# Microsoft Office Application Help - Excel Help forum > Excel Programming / VBA / Macros >  >  Flash Game In Excel Document

## paul_carron

Hey

Im not sure if this is the correct forum but could anybody please tell me how to insert a flash game(swf file) into an excel document?

----------


## sunny_bacon

Hi. I know how to do this. I've even made by own set of about 65 Flash games in Excel, along with Osamabindipesh:
http://www.box.net/shared/y92ri3s4nf

1. Firstly, in Excel 2003 and below, open the control toolbox. Or in Excel 2007, choose the Developer tab and then, in the "Controls" section,  choose "insert".

2. Choose "More controls", then "Shockwave Flash Object". Drag a rectangle to the size of your choice. Right-click, choose "Properties".

3. In the "Properties" dialog, scroll to the top and there should be a heading called "custom". In the box next to this, when you click it, a button with "..." should appear. Click this button. A window will appear.

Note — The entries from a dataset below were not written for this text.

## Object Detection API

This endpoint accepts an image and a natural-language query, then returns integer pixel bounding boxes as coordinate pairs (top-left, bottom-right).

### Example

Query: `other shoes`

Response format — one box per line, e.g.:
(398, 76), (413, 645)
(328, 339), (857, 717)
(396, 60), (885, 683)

4. In one of the boxes in this window you need to enter the full URL of your flash object, e.g C:\flashthing.swf

5. If you want the flash object to be saved in the Excel document (this is essential), check the box next to "Embed Movie".

6. Change the rest of the settings to your liking. Click "OK", save the spreadsheet, close it and open it. Ta-dah!

IMPORTANT: In Excel 2007 on Windows Vista, I cannot find the "custom" box in the "Properties". Osamabindipesh and created a thread on this and any help would be greatly appreciated:

http://www.excelforum.com/showthread...ighlight=flash

----------


## nikhil2kx

hi 
thanks a lot 

but can you email some of your excel swf file to my mail 2k7nikhil@gmail.com

coz i really can get ur link coz i have websense

pls am gettig bored at my office

----------


## royUK

It is not advisable to post your email on a public forum,unless you don't mind spam.

The posted link works fine

----------


## oralin

How to insert Flash file swf INTO Excel such as this website http://gamesexcel.com/games-excel-sonic.html.

So that you only need one excel file instead of need to link those flash file into Excel.

I tried google the insert SWF object into Excel but as far as i get all solution is referring to embedding those flash link into excel and it did not add into one excel file.

Please assist.. whoever know how to do this.  I already download the refer website for those flash game inside Excel but it all protected and didn't give any clue how they do it.

----------


## royUK

_Your post does not comply with Rule 2 of our Forum_ RULES. Don't post a question in the thread of another member -- start your own thread. If you feel it's particularly relevant, provide a link to the other thread.

----------